## Tujuan Latihan
Ulangi dengan persis bagian dari teks tentang inflasi dalam ekonomi Islam di bawah ini, mulai dari "b. Keberadaan zakat" sampai dengan "fluktuasi permintaan agregat.".
━━━━━ Kutipan Dokumen
Prinsip fundamental dalam Islam yaitu
menghilangkan riba akan berdampak pada penurunan biaya produksi, sehingga
meningkatkan motivasi pada peningkatan aktivitas bisnis. Bukti empiris terjadi
pada Jepang dan Amerika yang menerapkan suku bunga yang sangat rendah, ternyata
mampu menghilangkan tekanan inflasi di negara tersebut. Selain itu, inflasi
dapat ditekan dalam Islam karena prinsip Islam melarang future contracts dan transaksi-transaksi yang spekulatif, prinsip
ini mampu menghilangkan sifat serakah pada manusia yang kemudian akan dapat
mengurangi kegiatan penimbunan dalam perekonomian.
Dalam mengatasi inflasi, pendekatan Islam
mendorong pemerintah melakukan kebijakan penanggulangan inflasi dengan cara
himbauan moral kepada masyarakat untuk melakukan penghematan dalam berbelanja,
mendorong peningkatan produksi dalam negeri, subsidi langsung kepada
masyarakat, perbaikan infrastruktur seperti jalan, dll, membuat regulasi yang
mendorong pertumbuhan ekonomi masyarakat kecil. Disamping itu, pemerintah juga
dapat mengatasi inflasi dengan melakukan pengaturan pada kebijakan fiskal,
moneter dan non-moneter. Dari sisi kebijakan fiskal, melalui pengaturan
penerimaan dan pengeluaran pemerintah, menciptakan lapangan kerja, menarik
beban atas harta yang menganggur sehingga akan mendorong masyarakat untuk
menginvestasikan dananya lewat tabungan dan deposito dengan sistem bagi hasil,
memaksimalkan fungsi penerimaan zakat. Pada kebijakan moneter, antara lain
pengaturan penawaran uang sesuai dengan permintaan riil, dan membantu untuk
menutup defisit pemerintah dan kebijakan non moneter, antara lain menaikan
hasil produksi, kebijaksanaan upah, pengawasan harga.
(Siddiqi, 1996) menyatakan bahwa dalam sistem ekonomi Islam
sudah terdapat 4 (empat) penstabil yang dapat meniadakan atau setidaknya
meminimalkan terjadinya inflasi, yaitu:
a. Mengganti pembiayaan dengan modal dan
pembiayaan yang berbasis saham.
b. Keberadaan zakat dan hukum waris yang
memengaruhi distribusi pendapatan yang dapat menguntungkan penduduk yang kurang
beruntung. Akibatnya, hal ini akan memengaruhi komposisi permintaan agregat
sedemikian rupa sehingga mengurangi fluktuasi permintaan agregat.
━━━━━━━━━━
━━━━━ Daftar Data
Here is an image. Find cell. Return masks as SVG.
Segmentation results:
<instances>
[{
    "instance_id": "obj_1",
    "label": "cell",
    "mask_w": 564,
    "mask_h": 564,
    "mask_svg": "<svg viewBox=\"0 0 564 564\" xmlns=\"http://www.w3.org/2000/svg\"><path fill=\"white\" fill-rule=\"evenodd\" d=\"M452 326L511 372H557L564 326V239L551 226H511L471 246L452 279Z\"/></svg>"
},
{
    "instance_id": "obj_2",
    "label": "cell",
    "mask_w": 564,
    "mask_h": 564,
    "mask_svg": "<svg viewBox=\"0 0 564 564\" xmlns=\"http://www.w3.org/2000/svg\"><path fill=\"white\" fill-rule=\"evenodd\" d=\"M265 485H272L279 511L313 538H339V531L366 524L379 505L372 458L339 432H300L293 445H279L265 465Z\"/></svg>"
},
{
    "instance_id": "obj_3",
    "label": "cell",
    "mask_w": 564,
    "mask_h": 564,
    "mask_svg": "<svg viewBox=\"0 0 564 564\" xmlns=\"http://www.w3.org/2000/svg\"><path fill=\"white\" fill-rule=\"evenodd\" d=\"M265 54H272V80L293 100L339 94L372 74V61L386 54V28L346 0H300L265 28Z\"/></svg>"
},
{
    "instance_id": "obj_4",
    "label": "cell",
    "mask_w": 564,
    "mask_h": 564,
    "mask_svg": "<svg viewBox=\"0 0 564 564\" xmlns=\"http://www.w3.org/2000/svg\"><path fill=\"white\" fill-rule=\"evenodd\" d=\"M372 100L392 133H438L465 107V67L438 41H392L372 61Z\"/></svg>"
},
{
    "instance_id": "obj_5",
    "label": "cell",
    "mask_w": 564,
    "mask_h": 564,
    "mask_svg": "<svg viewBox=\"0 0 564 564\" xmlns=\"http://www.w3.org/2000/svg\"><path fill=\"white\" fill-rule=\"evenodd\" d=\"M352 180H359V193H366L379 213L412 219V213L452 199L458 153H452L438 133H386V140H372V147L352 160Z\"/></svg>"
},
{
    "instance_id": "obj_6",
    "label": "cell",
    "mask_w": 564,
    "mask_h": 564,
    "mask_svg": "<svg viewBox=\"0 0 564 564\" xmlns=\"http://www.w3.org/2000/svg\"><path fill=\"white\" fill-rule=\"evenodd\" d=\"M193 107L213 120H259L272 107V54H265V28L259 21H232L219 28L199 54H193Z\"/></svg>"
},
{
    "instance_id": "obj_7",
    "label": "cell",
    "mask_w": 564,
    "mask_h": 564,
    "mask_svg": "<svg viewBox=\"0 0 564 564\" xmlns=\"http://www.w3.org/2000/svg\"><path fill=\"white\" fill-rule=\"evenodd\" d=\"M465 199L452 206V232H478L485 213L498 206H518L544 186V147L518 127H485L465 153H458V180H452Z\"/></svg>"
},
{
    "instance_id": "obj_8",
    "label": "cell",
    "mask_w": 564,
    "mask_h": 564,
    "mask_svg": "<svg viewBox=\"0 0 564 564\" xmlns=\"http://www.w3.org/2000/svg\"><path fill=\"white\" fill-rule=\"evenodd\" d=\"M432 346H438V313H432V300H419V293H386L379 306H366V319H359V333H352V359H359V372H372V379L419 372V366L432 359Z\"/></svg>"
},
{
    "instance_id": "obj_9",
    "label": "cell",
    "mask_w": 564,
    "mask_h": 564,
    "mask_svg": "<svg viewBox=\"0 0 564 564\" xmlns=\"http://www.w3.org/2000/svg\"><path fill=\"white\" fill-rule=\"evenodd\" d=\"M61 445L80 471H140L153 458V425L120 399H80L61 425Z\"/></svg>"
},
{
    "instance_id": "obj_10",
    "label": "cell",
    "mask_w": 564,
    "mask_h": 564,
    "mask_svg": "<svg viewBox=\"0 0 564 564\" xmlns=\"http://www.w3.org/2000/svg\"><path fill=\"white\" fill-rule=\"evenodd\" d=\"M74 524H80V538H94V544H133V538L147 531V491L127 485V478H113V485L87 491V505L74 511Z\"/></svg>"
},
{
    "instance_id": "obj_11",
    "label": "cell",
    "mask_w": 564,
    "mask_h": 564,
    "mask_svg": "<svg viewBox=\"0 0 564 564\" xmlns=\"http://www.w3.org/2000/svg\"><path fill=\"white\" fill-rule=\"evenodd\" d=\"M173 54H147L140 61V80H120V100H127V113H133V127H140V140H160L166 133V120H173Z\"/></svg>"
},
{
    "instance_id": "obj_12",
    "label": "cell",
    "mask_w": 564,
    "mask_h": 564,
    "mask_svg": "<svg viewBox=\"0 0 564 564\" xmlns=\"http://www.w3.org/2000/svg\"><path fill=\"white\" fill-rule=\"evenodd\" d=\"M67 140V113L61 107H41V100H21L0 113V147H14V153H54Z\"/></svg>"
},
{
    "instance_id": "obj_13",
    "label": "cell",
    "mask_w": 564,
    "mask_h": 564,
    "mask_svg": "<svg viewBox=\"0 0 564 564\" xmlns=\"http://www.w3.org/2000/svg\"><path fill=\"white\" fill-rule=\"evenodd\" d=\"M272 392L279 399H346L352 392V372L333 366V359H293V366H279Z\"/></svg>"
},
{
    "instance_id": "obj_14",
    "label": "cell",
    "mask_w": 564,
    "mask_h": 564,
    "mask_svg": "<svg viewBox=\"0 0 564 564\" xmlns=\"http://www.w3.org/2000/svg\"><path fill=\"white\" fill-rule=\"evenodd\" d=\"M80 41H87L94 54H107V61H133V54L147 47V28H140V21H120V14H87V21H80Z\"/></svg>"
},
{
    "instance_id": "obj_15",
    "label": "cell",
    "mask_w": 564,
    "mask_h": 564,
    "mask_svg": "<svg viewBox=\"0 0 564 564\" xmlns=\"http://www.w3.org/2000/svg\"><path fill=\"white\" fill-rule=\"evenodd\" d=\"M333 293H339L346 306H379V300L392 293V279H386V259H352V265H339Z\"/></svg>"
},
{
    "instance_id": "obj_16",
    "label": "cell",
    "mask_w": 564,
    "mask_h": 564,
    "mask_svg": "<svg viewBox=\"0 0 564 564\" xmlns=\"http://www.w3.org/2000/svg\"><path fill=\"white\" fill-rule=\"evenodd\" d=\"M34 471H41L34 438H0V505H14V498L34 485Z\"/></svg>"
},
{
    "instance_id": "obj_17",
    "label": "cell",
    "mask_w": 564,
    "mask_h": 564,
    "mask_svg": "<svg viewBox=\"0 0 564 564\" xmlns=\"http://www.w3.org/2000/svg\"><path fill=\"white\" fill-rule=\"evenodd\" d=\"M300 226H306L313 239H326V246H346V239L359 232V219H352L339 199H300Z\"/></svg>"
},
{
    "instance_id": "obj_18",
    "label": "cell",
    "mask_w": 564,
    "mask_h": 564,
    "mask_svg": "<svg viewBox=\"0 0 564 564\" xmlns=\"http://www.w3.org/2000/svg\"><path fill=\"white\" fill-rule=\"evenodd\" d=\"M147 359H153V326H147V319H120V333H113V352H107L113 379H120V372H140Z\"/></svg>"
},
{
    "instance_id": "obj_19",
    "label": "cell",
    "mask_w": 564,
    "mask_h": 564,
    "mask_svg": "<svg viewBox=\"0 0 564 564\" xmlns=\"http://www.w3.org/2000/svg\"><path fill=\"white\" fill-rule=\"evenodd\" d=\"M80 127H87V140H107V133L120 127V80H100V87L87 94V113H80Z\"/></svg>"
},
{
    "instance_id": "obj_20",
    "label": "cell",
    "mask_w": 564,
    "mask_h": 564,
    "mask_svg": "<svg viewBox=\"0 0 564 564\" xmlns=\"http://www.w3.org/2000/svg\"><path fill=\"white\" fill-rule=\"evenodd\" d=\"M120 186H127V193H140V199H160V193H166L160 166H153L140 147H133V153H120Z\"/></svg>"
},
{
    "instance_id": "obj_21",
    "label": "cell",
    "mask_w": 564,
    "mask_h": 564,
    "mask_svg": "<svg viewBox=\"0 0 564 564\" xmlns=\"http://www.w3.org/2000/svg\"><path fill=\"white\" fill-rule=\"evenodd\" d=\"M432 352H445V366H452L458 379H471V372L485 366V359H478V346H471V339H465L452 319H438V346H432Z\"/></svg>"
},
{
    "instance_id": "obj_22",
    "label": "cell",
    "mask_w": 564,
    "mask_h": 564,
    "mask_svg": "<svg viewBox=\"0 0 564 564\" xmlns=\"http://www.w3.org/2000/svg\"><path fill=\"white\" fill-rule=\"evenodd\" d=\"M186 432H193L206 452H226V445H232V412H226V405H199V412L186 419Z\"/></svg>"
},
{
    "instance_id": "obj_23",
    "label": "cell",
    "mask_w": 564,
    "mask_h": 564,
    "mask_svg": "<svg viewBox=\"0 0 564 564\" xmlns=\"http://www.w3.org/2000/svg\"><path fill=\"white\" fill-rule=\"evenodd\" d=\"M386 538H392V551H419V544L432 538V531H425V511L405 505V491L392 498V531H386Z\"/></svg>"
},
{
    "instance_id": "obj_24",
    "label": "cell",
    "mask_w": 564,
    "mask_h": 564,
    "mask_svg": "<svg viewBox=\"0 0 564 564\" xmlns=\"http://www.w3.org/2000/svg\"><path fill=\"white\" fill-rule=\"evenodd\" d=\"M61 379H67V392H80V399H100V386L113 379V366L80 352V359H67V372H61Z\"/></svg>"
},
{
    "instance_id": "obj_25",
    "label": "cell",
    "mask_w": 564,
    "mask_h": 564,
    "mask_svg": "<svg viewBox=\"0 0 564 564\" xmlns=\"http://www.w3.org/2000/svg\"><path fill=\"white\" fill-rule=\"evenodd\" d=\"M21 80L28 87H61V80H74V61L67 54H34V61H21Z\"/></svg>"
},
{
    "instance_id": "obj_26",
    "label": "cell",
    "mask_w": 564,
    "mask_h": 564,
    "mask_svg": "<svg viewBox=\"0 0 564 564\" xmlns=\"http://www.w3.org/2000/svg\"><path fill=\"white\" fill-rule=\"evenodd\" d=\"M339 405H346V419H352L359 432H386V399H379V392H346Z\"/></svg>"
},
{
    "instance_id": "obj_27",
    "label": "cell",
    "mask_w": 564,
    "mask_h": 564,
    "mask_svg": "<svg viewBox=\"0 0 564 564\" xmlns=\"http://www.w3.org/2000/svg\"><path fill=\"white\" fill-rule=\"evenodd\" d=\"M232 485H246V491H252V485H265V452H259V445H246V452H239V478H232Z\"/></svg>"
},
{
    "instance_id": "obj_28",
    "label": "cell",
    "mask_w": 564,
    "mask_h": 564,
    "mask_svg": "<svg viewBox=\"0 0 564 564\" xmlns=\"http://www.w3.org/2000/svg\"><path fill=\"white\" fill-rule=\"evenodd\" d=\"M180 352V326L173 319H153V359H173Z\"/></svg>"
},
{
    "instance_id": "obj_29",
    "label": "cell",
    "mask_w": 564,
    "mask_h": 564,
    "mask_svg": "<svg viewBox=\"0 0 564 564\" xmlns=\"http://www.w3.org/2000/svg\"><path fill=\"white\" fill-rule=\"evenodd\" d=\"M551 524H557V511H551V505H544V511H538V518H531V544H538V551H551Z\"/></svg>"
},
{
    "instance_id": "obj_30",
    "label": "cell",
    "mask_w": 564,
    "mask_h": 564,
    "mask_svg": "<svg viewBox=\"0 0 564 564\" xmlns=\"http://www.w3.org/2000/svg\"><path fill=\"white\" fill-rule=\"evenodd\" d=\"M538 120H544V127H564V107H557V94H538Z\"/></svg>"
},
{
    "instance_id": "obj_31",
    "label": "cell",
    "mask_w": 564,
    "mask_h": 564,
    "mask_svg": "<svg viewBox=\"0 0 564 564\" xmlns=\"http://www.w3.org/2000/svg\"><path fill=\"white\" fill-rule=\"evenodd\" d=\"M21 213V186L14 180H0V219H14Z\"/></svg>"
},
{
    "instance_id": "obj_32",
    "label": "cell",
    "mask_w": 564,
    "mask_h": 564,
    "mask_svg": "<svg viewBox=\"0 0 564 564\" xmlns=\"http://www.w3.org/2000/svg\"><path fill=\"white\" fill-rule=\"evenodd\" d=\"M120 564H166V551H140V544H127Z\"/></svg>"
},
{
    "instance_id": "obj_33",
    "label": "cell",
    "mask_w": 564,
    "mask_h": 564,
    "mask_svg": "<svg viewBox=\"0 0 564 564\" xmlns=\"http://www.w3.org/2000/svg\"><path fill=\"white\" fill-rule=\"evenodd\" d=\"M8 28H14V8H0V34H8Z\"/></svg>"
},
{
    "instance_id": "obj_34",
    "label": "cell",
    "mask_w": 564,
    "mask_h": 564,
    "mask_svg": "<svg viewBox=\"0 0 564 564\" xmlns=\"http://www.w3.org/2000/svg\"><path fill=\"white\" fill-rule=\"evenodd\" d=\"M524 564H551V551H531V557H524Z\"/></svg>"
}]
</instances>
━━━━━━━━━━
## Hasil Tugas Ini
b. Keberadaan zakat dan hukum waris yang
memengaruhi distribusi pendapatan yang dapat menguntungkan penduduk yang kurang
beruntung. Akibatnya, hal ini akan memengaruhi komposisi permintaan agregat
sedemikian rupa sehingga mengurangi fluktuasi permintaan agregat.